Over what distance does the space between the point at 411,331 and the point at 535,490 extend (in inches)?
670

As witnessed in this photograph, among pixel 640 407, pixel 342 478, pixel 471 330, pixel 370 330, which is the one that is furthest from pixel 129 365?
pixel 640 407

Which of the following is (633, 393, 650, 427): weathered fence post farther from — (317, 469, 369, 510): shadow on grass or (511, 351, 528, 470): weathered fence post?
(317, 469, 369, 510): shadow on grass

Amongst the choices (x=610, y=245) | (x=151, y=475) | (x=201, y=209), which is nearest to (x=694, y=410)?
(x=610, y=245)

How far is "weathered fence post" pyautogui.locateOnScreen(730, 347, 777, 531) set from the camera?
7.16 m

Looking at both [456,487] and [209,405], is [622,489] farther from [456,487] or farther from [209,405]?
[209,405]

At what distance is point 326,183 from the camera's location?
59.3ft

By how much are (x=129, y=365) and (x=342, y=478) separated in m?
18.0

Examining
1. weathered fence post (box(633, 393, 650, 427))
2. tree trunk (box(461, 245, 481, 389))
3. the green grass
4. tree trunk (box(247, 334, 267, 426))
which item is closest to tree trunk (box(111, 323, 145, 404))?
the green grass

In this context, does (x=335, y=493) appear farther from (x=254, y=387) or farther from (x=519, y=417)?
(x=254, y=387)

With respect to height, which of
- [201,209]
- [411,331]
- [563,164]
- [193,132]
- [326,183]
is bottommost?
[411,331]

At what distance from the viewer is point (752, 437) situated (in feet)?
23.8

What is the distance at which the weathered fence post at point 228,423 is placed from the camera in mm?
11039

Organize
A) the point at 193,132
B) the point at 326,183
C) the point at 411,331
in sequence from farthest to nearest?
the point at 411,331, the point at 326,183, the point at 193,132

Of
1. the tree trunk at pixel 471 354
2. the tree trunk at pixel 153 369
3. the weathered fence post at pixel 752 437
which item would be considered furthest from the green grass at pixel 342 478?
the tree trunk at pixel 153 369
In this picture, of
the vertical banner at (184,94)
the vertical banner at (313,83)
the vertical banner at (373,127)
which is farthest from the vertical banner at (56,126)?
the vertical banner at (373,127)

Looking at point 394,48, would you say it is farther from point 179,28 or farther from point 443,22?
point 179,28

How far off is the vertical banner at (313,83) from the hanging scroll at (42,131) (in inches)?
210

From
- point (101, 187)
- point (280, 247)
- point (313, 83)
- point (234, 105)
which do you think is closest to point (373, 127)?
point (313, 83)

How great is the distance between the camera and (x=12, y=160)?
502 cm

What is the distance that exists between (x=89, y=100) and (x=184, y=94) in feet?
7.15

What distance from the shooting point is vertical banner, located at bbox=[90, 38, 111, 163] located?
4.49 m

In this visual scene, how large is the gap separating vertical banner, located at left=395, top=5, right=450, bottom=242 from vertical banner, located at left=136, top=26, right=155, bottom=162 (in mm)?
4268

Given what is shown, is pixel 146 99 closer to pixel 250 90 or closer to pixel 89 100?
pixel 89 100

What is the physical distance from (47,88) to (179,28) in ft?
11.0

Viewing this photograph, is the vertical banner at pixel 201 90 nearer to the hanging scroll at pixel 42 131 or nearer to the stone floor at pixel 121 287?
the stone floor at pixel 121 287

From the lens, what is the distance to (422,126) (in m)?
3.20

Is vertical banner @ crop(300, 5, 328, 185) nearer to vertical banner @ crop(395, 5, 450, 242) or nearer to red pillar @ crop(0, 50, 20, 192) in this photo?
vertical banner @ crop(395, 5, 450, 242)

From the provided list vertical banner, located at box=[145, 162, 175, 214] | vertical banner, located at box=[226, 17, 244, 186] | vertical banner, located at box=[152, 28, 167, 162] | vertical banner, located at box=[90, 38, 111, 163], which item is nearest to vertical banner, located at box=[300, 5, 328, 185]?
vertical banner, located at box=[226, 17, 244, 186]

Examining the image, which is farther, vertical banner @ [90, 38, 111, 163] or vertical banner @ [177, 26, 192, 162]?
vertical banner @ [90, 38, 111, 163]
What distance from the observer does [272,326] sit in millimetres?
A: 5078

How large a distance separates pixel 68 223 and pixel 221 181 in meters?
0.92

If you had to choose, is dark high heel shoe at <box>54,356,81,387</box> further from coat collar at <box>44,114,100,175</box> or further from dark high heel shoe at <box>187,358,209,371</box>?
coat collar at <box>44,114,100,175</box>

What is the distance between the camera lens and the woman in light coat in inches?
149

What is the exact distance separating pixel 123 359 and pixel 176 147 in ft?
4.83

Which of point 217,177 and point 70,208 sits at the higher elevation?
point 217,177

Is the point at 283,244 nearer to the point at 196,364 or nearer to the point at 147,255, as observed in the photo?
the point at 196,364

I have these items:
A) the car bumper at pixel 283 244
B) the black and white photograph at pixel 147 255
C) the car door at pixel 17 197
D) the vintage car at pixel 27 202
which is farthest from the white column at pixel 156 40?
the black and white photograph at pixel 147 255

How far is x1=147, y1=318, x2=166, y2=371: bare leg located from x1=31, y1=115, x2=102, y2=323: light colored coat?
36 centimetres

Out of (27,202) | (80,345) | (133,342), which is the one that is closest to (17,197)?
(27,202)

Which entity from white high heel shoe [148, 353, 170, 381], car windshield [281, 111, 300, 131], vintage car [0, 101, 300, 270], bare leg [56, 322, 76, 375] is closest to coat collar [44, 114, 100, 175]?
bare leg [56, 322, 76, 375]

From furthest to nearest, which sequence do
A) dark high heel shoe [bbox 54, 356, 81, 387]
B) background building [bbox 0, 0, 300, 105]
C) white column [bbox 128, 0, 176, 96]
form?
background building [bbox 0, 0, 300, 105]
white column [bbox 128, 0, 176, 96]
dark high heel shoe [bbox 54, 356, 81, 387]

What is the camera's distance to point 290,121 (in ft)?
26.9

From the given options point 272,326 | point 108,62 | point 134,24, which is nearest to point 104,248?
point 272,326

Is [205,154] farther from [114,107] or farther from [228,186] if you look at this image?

+++

**INSTRUCTIONS TO FOLLOW:** Put all of the data above into a numbered list, leaving out the blank lines.

**PROBLEM SOLUTION:**
1. Over what distance does the space between the point at 411,331 and the point at 535,490 extend (in inches)?
2. 670
3. As witnessed in this photograph, among pixel 640 407, pixel 342 478, pixel 471 330, pixel 370 330, which is the one that is furthest from pixel 129 365?
4. pixel 640 407
5. Which of the following is (633, 393, 650, 427): weathered fence post farther from — (317, 469, 369, 510): shadow on grass or (511, 351, 528, 470): weathered fence post?
6. (317, 469, 369, 510): shadow on grass
7. Amongst the choices (x=610, y=245) | (x=151, y=475) | (x=201, y=209), which is nearest to (x=694, y=410)?
8. (x=610, y=245)
9. How far is "weathered fence post" pyautogui.locateOnScreen(730, 347, 777, 531) set from the camera?
10. 7.16 m
11. Looking at both [456,487] and [209,405], is [622,489] farther from [456,487] or farther from [209,405]?
12. [209,405]
13. At what distance is point 326,183 from the camera's location?
14. 59.3ft
15. By how much are (x=129, y=365) and (x=342, y=478) separated in m?
16. 18.0
17. Examining
18. 1. weathered fence post (box(633, 393, 650, 427))
19. 2. tree trunk (box(461, 245, 481, 389))
20. 3. the green grass
21. 4. tree trunk (box(247, 334, 267, 426))
22. which item is closest to tree trunk (box(111, 323, 145, 404))?
23. the green grass
24. In this context, does (x=335, y=493) appear farther from (x=254, y=387) or farther from (x=519, y=417)?
25. (x=254, y=387)
26. With respect to height, which of
27. - [201,209]
28. - [411,331]
29. - [563,164]
30. - [193,132]
31. - [326,183]
32. is bottommost?
33. [411,331]
34. At what distance from the viewer is point (752, 437) situated (in feet)?
35. 23.8
36. What is the distance at which the weathered fence post at point 228,423 is placed from the camera in mm?
37. 11039
38. Organize
39. A) the point at 193,132
40. B) the point at 326,183
41. C) the point at 411,331
42. in sequence from farthest to nearest?
43. the point at 411,331, the point at 326,183, the point at 193,132
44. Of
45. 1. the tree trunk at pixel 471 354
46. 2. the tree trunk at pixel 153 369
47. 3. the weathered fence post at pixel 752 437
48. which item would be considered furthest from the green grass at pixel 342 478?
49. the tree trunk at pixel 153 369
50. In this picture, of
51. the vertical banner at (184,94)
52. the vertical banner at (313,83)
53. the vertical banner at (373,127)
54. which is farthest from the vertical banner at (56,126)?
55. the vertical banner at (373,127)
56. Looking at point 394,48, would you say it is farther from point 179,28 or farther from point 443,22?
57. point 179,28
58. How far off is the vertical banner at (313,83) from the hanging scroll at (42,131) (in inches)?
59. 210
60. From
61. - point (101, 187)
62. - point (280, 247)
63. - point (313, 83)
64. - point (234, 105)
65. which do you think is closest to point (373, 127)?
66. point (313, 83)
67. How great is the distance between the camera and (x=12, y=160)?
68. 502 cm
69. What is the distance that exists between (x=89, y=100) and (x=184, y=94) in feet?
70. 7.15
71. What distance from the shooting point is vertical banner, located at bbox=[90, 38, 111, 163] located?
72. 4.49 m
73. In this visual scene, how large is the gap separating vertical banner, located at left=395, top=5, right=450, bottom=242 from vertical banner, located at left=136, top=26, right=155, bottom=162 (in mm)?
74. 4268
75. Given what is shown, is pixel 146 99 closer to pixel 250 90 or closer to pixel 89 100?
76. pixel 89 100
77. What is the physical distance from (47,88) to (179,28) in ft?
78. 11.0
79. Viewing this photograph, is the vertical banner at pixel 201 90 nearer to the hanging scroll at pixel 42 131 or nearer to the stone floor at pixel 121 287?
80. the stone floor at pixel 121 287
81. From the lens, what is the distance to (422,126) (in m)?
82. 3.20
83. Is vertical banner @ crop(300, 5, 328, 185) nearer to vertical banner @ crop(395, 5, 450, 242) or nearer to red pillar @ crop(0, 50, 20, 192) in this photo?
84. vertical banner @ crop(395, 5, 450, 242)
85. From the provided list vertical banner, located at box=[145, 162, 175, 214] | vertical banner, located at box=[226, 17, 244, 186] | vertical banner, located at box=[152, 28, 167, 162] | vertical banner, located at box=[90, 38, 111, 163], which item is nearest to vertical banner, located at box=[300, 5, 328, 185]?
86. vertical banner, located at box=[226, 17, 244, 186]
87. Examining the image, which is farther, vertical banner @ [90, 38, 111, 163] or vertical banner @ [177, 26, 192, 162]?
88. vertical banner @ [90, 38, 111, 163]
89. What distance from the observer does [272,326] sit in millimetres?
90. A: 5078
91. How large a distance separates pixel 68 223 and pixel 221 181 in meters?
92. 0.92
93. If you had to choose, is dark high heel shoe at <box>54,356,81,387</box> further from coat collar at <box>44,114,100,175</box> or further from dark high heel shoe at <box>187,358,209,371</box>?
94. coat collar at <box>44,114,100,175</box>
95. What is the distance between the camera lens and the woman in light coat in inches?
96. 149
97. What is the exact distance separating pixel 123 359 and pixel 176 147 in ft?
98. 4.83
99. Which of point 217,177 and point 70,208 sits at the higher elevation?
100. point 217,177
101. Is the point at 283,244 nearer to the point at 196,364 or nearer to the point at 147,255, as observed in the photo?
102. the point at 196,364
103. I have these items:
104. A) the car bumper at pixel 283 244
105. B) the black and white photograph at pixel 147 255
106. C) the car door at pixel 17 197
107. D) the vintage car at pixel 27 202
108. which is farthest from the white column at pixel 156 40?
109. the black and white photograph at pixel 147 255
110. How far is x1=147, y1=318, x2=166, y2=371: bare leg located from x1=31, y1=115, x2=102, y2=323: light colored coat?
111. 36 centimetres
112. Out of (27,202) | (80,345) | (133,342), which is the one that is closest to (17,197)?
113. (27,202)
114. Which entity from white high heel shoe [148, 353, 170, 381], car windshield [281, 111, 300, 131], vintage car [0, 101, 300, 270], bare leg [56, 322, 76, 375] is closest to coat collar [44, 114, 100, 175]?
115. bare leg [56, 322, 76, 375]
116. From furthest to nearest, which sequence do
117. A) dark high heel shoe [bbox 54, 356, 81, 387]
118. B) background building [bbox 0, 0, 300, 105]
119. C) white column [bbox 128, 0, 176, 96]
120. form?
121. background building [bbox 0, 0, 300, 105]
122. white column [bbox 128, 0, 176, 96]
123. dark high heel shoe [bbox 54, 356, 81, 387]
124. What is the camera's distance to point 290,121 (in ft)?
125. 26.9
126. From the given options point 272,326 | point 108,62 | point 134,24, which is nearest to point 104,248?
127. point 272,326
128. Is [205,154] farther from [114,107] or farther from [228,186] if you look at this image?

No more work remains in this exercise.